Speculative precomputation: long-range prefetching of delinquent loads
Cited by 121

This paper explores Speculative Precomputation, a technique that uses idle thread contexts in a multithreaded architecture to improve performance of single-threaded applications. It attacks program stalls from data cache misses by pre-computing future memory accesses in available thread contexts, and prefetching these data. This technique is evaluated by simulating the performance of a research processor based on the Itanium/sup TM/ ISA supporting Simultaneous Multithreading. Two primary forms of Speculative Precomputation are evaluated. If only the non-speculative thread spawns speculative threads, performance gains of up to 30% are achieved when assuming ideal hardware. However, this speedup drops considerably with more realistic hardware assumptions. Permitting speculative threads to directly spawn additional speculative threads reduces the overhead associated with spawning threads and enables significantly more aggressive speculation, overcoming this limitation. Even with realistic costs for spawning threads, speedups as high as 169% are achieved, with an average speedup of 76%.

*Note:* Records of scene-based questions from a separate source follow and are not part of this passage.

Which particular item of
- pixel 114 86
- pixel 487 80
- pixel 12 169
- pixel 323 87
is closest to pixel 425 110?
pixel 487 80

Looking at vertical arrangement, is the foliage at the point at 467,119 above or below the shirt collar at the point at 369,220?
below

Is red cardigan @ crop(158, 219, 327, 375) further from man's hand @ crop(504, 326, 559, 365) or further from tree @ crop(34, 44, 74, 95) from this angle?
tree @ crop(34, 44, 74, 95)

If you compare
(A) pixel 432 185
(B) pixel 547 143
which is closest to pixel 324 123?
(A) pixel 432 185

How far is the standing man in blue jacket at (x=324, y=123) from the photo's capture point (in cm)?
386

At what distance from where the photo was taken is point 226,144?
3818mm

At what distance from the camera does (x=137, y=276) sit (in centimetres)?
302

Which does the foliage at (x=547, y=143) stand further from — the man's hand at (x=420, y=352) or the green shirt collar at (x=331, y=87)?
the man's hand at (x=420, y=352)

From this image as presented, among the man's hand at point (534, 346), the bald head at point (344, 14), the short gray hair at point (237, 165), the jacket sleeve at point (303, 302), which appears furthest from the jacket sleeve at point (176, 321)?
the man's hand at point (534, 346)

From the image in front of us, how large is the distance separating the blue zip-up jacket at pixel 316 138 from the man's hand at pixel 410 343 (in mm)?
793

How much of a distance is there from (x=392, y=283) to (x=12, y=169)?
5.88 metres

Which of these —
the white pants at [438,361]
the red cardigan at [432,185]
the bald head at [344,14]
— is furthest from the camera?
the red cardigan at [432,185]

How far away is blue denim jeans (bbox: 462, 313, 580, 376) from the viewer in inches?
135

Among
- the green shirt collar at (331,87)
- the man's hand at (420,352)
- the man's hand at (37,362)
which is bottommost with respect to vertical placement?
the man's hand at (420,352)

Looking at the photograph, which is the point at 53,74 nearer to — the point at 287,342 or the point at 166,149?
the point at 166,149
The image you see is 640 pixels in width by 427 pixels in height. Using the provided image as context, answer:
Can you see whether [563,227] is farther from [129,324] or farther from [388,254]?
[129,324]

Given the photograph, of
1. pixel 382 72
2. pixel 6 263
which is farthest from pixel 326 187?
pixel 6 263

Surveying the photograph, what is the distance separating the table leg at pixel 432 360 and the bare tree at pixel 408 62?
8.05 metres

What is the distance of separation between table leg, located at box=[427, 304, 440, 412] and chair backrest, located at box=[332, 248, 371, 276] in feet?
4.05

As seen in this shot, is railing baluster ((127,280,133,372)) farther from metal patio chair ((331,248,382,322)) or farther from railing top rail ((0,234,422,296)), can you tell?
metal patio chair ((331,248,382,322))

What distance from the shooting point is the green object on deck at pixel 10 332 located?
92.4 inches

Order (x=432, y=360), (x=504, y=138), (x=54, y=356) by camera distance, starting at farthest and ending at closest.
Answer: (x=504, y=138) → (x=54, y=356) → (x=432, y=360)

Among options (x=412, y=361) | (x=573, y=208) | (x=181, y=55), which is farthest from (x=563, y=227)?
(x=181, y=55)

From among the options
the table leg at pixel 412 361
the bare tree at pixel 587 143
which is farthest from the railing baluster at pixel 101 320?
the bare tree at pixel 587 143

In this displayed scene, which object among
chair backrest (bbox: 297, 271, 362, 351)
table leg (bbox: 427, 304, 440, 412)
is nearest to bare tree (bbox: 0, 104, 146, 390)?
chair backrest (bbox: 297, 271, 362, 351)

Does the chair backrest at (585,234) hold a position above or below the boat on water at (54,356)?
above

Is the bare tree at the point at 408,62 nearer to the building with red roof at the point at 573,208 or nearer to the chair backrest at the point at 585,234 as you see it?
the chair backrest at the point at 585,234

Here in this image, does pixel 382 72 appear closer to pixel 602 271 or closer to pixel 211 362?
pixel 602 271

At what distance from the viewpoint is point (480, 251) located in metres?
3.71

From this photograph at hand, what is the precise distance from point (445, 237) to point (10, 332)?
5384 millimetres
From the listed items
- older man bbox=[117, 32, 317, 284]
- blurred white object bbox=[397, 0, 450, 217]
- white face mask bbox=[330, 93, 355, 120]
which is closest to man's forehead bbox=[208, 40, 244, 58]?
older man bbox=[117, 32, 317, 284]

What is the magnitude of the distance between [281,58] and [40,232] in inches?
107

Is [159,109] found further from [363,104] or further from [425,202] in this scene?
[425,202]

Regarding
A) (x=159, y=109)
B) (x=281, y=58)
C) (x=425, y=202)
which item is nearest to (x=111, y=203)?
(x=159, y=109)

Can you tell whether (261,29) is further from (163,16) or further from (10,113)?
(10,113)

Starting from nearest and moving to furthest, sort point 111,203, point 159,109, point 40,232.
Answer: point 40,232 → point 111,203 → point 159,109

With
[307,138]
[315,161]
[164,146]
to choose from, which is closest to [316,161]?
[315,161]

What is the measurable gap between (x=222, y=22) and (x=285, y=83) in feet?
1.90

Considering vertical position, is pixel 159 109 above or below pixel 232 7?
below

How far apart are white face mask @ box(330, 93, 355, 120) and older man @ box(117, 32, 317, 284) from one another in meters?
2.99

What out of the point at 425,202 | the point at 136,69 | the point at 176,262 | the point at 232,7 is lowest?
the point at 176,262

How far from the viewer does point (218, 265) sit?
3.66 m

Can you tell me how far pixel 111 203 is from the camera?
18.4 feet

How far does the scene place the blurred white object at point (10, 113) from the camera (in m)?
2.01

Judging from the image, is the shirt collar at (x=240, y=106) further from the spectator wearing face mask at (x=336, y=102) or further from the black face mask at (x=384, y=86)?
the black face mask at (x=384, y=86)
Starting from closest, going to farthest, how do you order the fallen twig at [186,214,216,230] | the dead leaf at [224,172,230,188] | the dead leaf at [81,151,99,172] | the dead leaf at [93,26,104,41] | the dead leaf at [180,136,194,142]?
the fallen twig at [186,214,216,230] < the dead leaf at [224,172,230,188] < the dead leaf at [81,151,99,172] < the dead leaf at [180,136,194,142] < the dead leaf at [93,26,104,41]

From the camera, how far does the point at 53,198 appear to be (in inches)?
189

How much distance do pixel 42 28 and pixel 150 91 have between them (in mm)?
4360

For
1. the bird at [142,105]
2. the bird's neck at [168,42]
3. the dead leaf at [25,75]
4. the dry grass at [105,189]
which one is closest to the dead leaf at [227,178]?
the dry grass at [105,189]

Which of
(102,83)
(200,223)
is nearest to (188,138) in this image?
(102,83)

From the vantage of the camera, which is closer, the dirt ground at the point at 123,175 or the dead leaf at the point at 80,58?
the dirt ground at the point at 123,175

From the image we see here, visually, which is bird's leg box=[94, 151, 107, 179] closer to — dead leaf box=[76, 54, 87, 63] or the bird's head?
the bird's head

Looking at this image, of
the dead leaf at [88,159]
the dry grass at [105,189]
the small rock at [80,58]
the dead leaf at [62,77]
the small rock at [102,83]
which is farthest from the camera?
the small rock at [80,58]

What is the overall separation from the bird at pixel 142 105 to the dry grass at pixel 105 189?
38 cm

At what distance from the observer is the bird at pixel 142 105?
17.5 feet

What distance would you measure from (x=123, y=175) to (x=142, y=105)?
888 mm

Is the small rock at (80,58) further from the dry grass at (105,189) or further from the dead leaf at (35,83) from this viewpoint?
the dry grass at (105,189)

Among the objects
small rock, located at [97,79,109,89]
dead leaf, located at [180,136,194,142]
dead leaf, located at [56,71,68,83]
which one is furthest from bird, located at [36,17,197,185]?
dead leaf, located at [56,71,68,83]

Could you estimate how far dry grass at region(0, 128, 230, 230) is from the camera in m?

Post-pass binary adaptation for software-based speculative precomputation
Cited by 105

Recently, a number of thread-based prefetching techniques have been proposed. These techniques aim at improving the latency of single-threaded applications by leveraging multithreading resources to perform memory prefetching via speculative prefetch threads. Software-based speculative precomputation (SSP) is one such technique, proposed for multithreaded Itanium models. SSP does not require expensive hardware support-instead it relies on the compiler to adapt binaries to perform prefetching on otherwise idle hardware thread contexts at run time. This paper presents a post-pass compilation tool for generating SSP-enhanced binaries. The tool is able to: (1) analyze a single-threaded application to generate prefetch threads; (2) identify and embed trigger points in the original binary; and (3) produce a new binary that has the prefetch threads attached. The execution of the new binary spawns the speculative prefetch threads, which are executed concurrently with the main thread. Our results indicate that for a set of pointer-intensive benchmarks, the prefetching performed by the speculative threads achieves an average of 87% speedup on an in-order processor and 5% speedup on an out-of-order processor.

Intel® atom™ processor core made FPGA-synthesizable
Cited by 69

We present an FPGA-synthesizable version of the Intel Atom processor core, synthesized to a Virtex-5 based FPGA emulation system. To make the production Atom design in SystemVerilog synthesizable through industry standard EDA tool flow, we transformed and mapped latches in the design, converted clock gating, and replaced nonsynthesizable constructs with FPGA-synthesizable counterparts. Additionally, as the target FPGA emulator is hosted on a PC platform with the Pentium-based CPU socket that supports a significantly different front side bus (FSB) protocol from that of the Atom processor, we replaced the existing bus control logic in the Atom core with an alternate FSB protocol to communicate with the rest of the PC platform. With these efforts, we succeeded in synthesizing the entire Atom processor core to fit within a single Virtex-5 LX330 FPGA. The synthesizable Atom core runs at 50Mhz on the Pentium PC motherboard with fully functional I/O peripherals. It is capable of booting off-the-shelf MS-DOS, Windows XP and Linux operating systems, and executing standard x86 workloads.